Stored data entries:
# # #

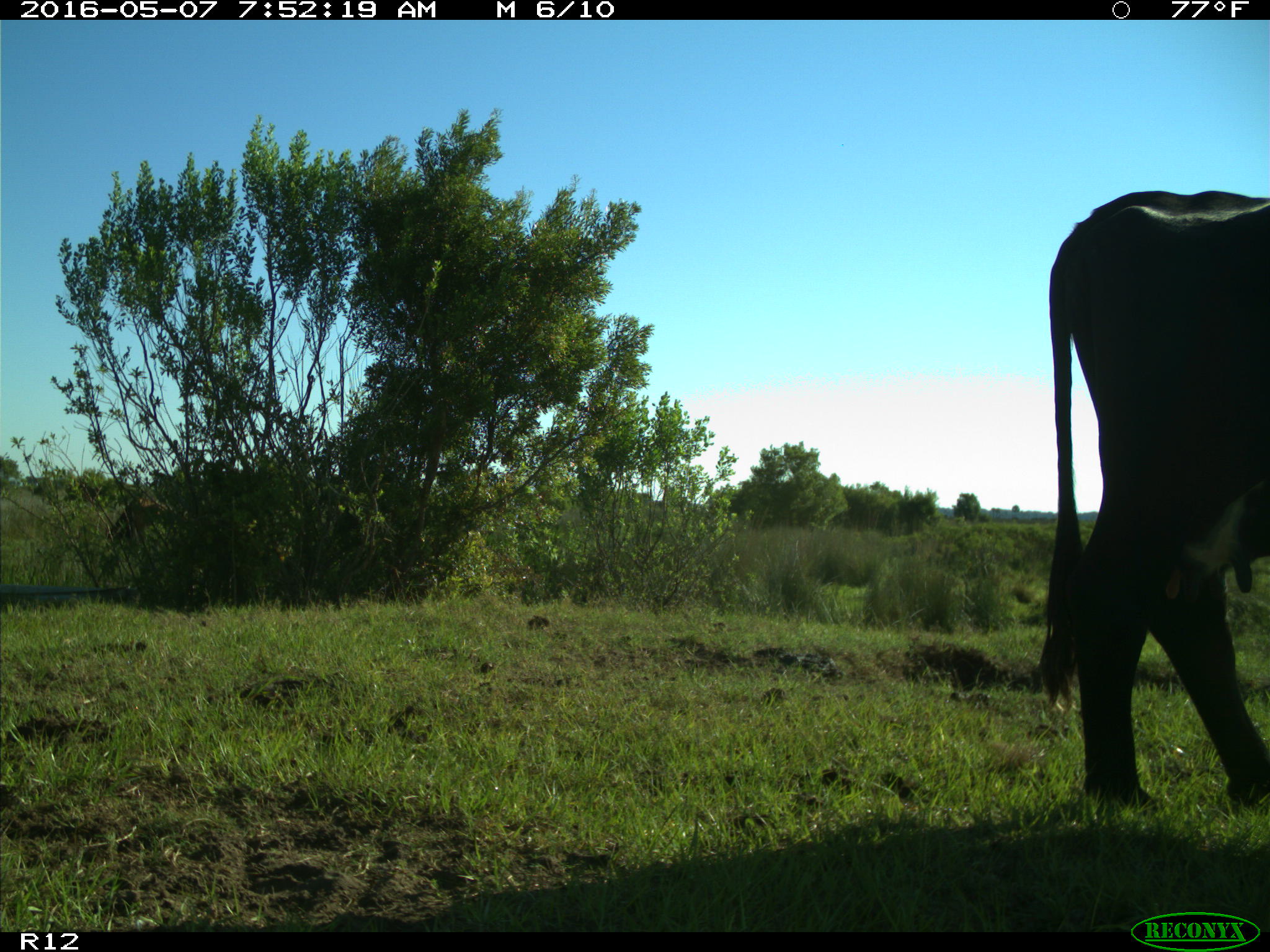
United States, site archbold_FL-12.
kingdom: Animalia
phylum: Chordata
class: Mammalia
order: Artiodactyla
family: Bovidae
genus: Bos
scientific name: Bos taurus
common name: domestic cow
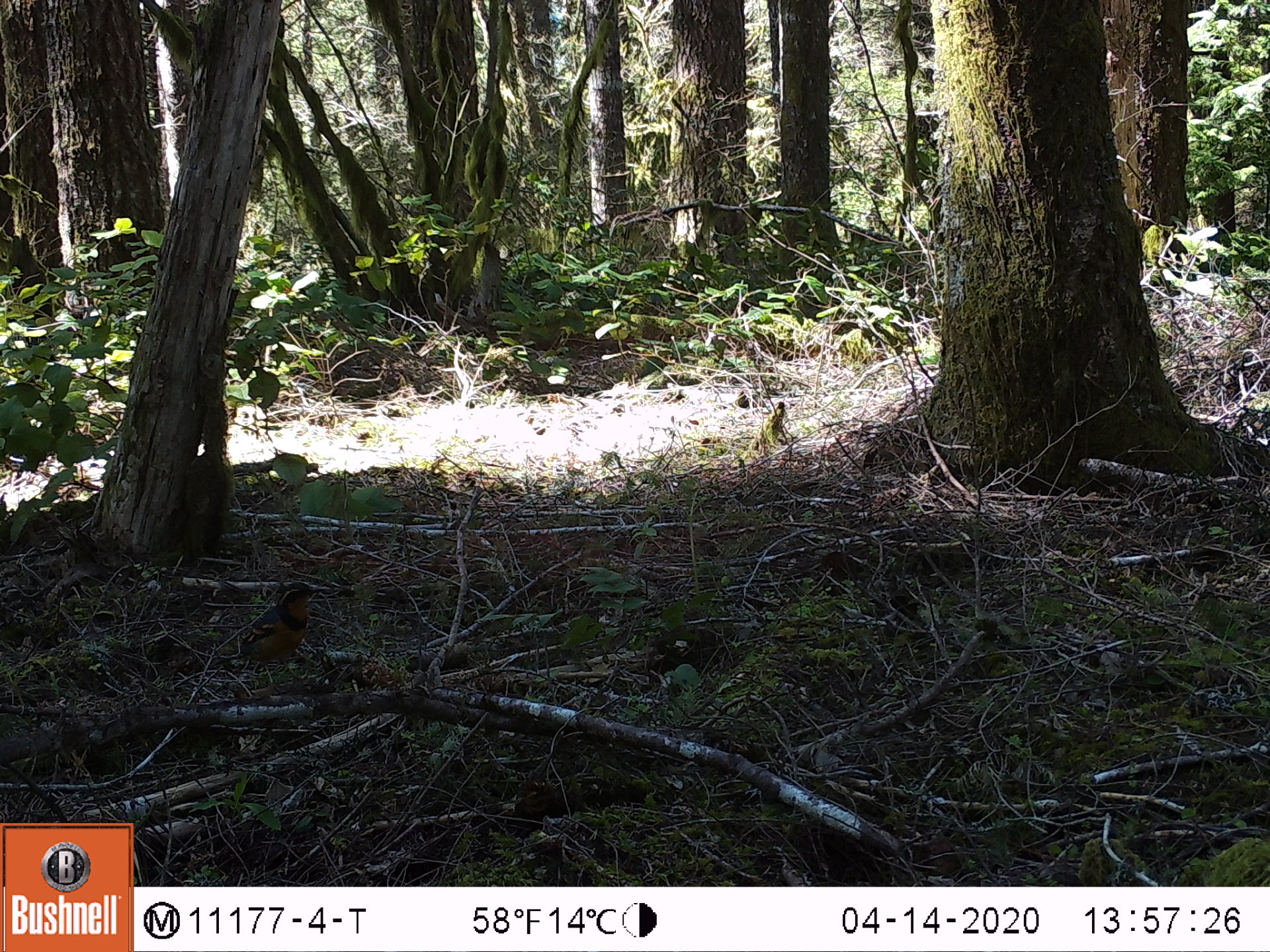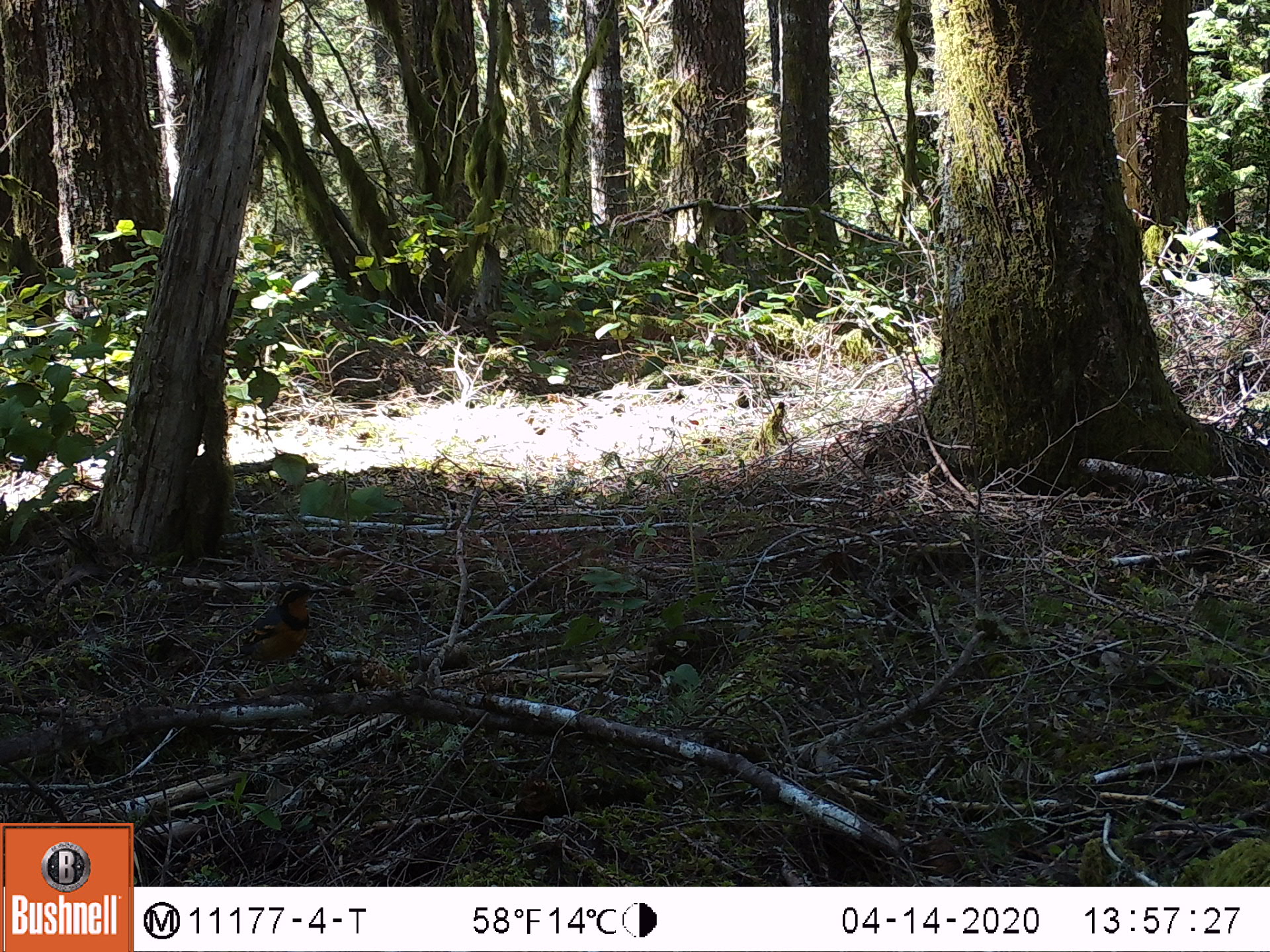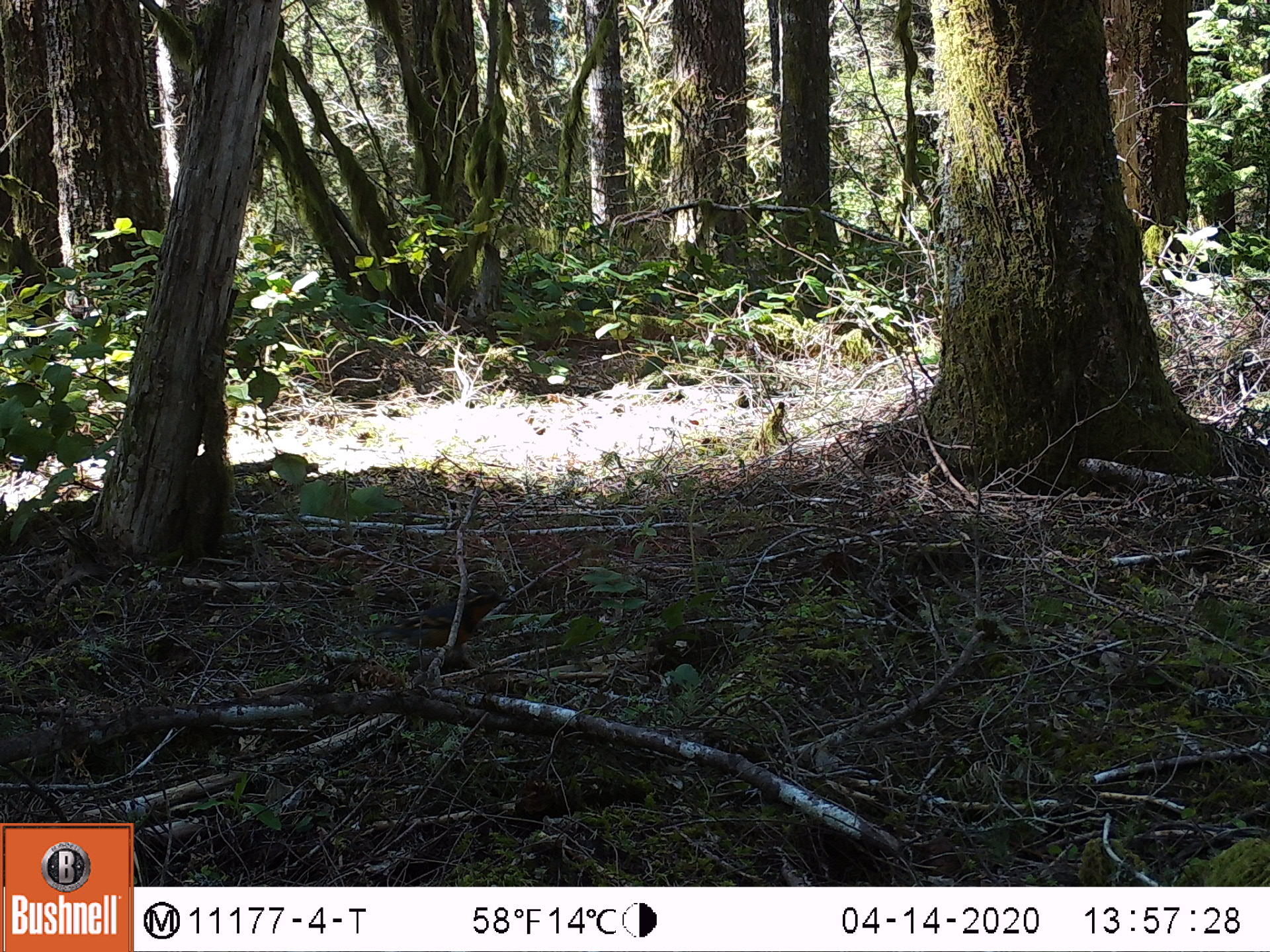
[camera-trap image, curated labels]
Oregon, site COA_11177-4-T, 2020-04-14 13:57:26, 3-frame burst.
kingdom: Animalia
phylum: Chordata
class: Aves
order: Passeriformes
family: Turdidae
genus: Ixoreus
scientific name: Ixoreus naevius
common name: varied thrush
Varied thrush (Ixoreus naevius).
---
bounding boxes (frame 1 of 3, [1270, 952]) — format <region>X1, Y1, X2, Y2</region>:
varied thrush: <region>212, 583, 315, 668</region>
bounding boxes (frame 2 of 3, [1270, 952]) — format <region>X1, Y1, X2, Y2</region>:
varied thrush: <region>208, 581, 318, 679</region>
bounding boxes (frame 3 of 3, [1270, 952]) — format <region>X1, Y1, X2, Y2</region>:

# # #

▸ Required action
Write out only what runs from the line holding "family: Turdidae" through the last line of the records, exactly as shown.

▸ Response to the task
family: Turdidae
genus: Ixoreus
scientific name: Ixoreus naevius
common name: varied thrush
Varied thrush (Ixoreus naevius).
---
bounding boxes (frame 1 of 3, [1270, 952]) — format <region>X1, Y1, X2, Y2</region>:
varied thrush: <region>212, 583, 315, 668</region>
bounding boxes (frame 2 of 3, [1270, 952]) — format <region>X1, Y1, X2, Y2</region>:
varied thrush: <region>208, 581, 318, 679</region>
bounding boxes (frame 3 of 3, [1270, 952]) — format <region>X1, Y1, X2, Y2</region>:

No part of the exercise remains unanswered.